Bien plus qu’un simple film de gangsters, Scarface a tout du mythe antique rythmé par le chœur disco de Giorgio Moroder. Une tragédie aux proportions shakespeariennes, le nez poudré à la cocaïne, qui reste encore aujourd’hui le film préféré des rappeurs et des dealers. Machisme latin façon gourmette en or, torse velu drapé dans une chemise hawaïenne, gros calibre dissimulé dans la boîte à gants d’une Porsche 928 aux vitres pare-balles… Al Pacino incarne à merveille ce moins que rien qui en a marre de faire la plonge alors que ses mains sont faites pour toucher de l’or. Avec audace et culot, il part à l’assaut du rêve américain. Un sommet qu’il atteindra en laissant pas mal de cadavres derrière lui et dont il chutera, bien évidemment.
Style et suspense
Mais si la mystique de Scarface suffit à marquer les esprits fascinés par l’univers du crime et de la drogue, c’est bien la réalisation magistrale de Brian De Palma qui en fait un film inoubliable. En pleine possession de ses moyens, le cinéaste imprime son style. Maître d’un suspense hitchcockien, il livre quelques morceaux de bravoure… De ceux qu’on analyse dans les écoles de cinéma. Qui n’a pas été traumatisé par la scène de la douche où Tony Montana est sacrément mal barré avec des trafiquants colombiens maniant la tronçonneuse? Qui n’a pas tremblé pour Al Pacino, avachi sur une banquette de discothèque alors que des hommes de main patibulaires fomentent son exécution? Et que dire de ces images à la photographie sublime, de ces lents et élégants mouvements de caméra, de ces cadres précis chargés de symboles…
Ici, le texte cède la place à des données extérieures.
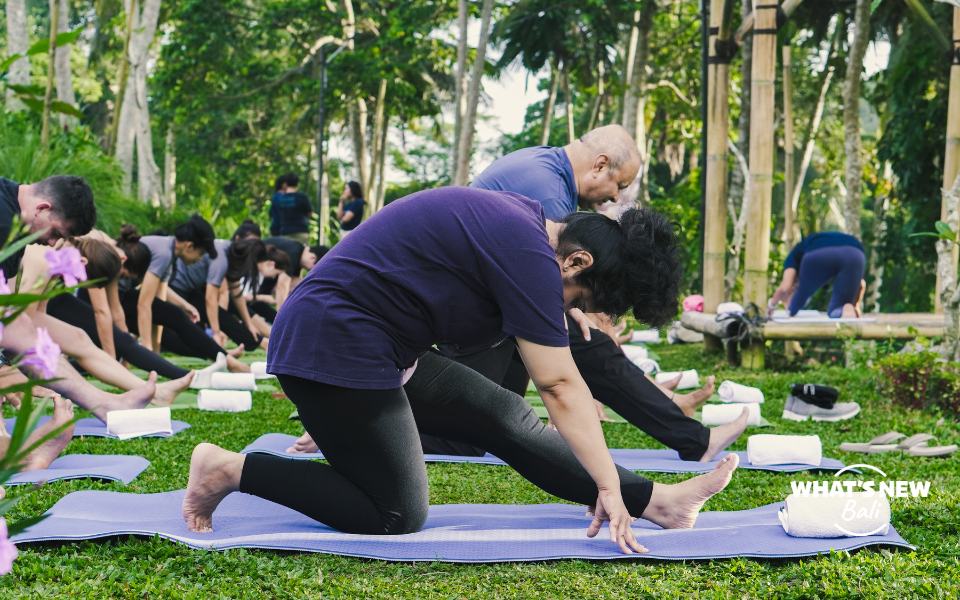 Celebrating World International Yoga Day at The Westin Resort & Spa Ubud, Bali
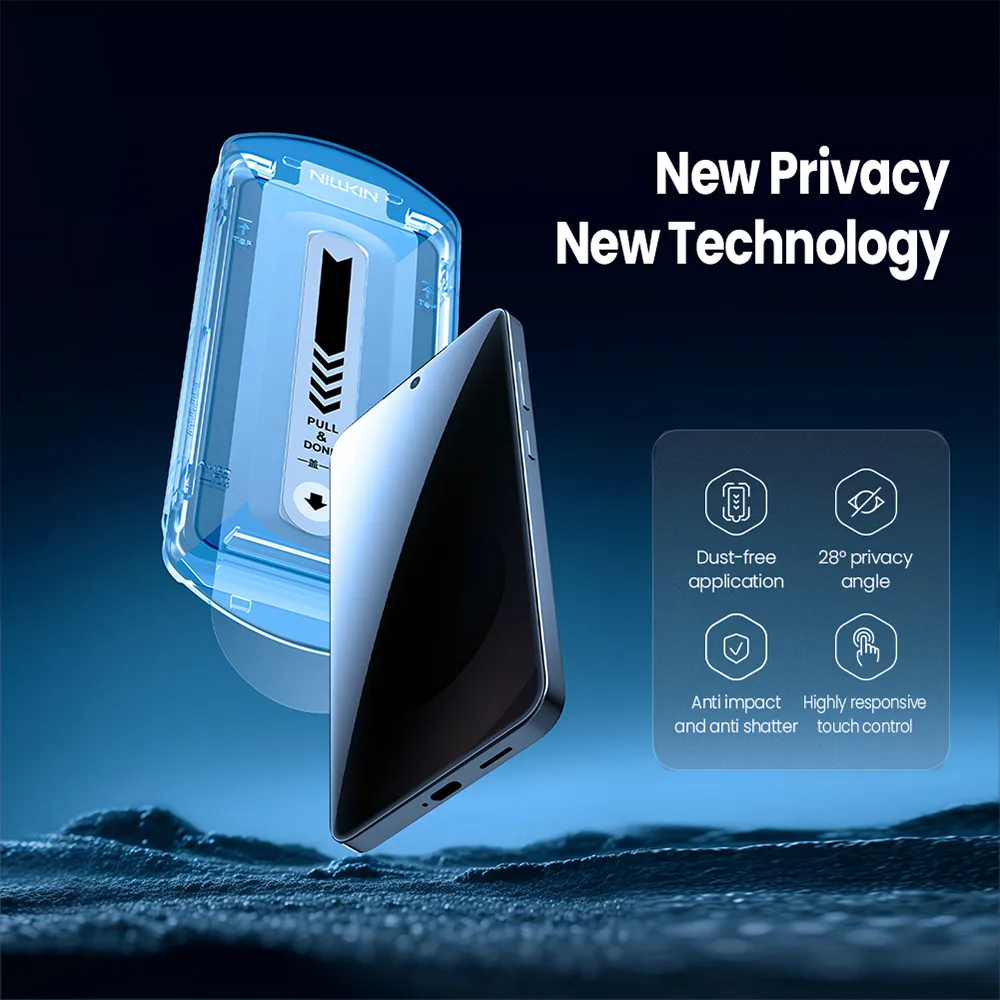 Folija za zastitu ekrana GLASS PRIVACY NILLKIN za Samsung S941B Galaxy S26 5G Guardian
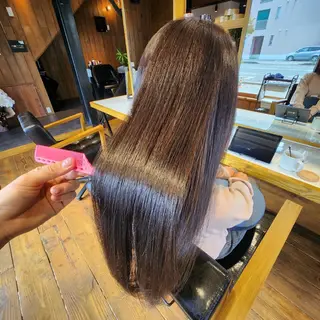 ロング カラー シールエクステ🎀 ホシノ🕒ユウカのヘアスタイル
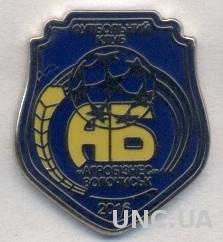 футбол.клуб Агробизнес (Украина) ЭМАЛЬ /FC Agrobiznes,Ukraine football pin badge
La technique, c’est bien, mais ce sont les comédiens qui font vibrer les foules. Et côté casting, Scarface c’est aussi de la bonne came. On l’a dit, Al Pacino est indissociable du rôle de Tony Montana. Un homme d’une dangereuse nervosité, mégalomane, mais aussi capable de traits d’humour. Michelle Pfeiffer est une Elvira attendrissante, perdue dans un nuage de coke tandis que Robert Loggia est parfait en gros bonnet parvenu et bouffi d’orgueil. Sans oublier une galerie de sbires et de gueules cassées inoubliables comme F. Murray Abraham (Salieri dans Amadeus), le traître Omar qui finira pendu sous un hélicoptère.
Malgré sa réputation sulfureuse de film ultraviolent – la séquence finale est absolument délirante – Scarface est bien plus qu’un film-choc. Comme son modèle de 1932, ce remake est destiné à rester gravé dans l’Histoire. Comme quoi, dans de bonnes mains, les vieilles casseroles peuvent encore faire des miracles.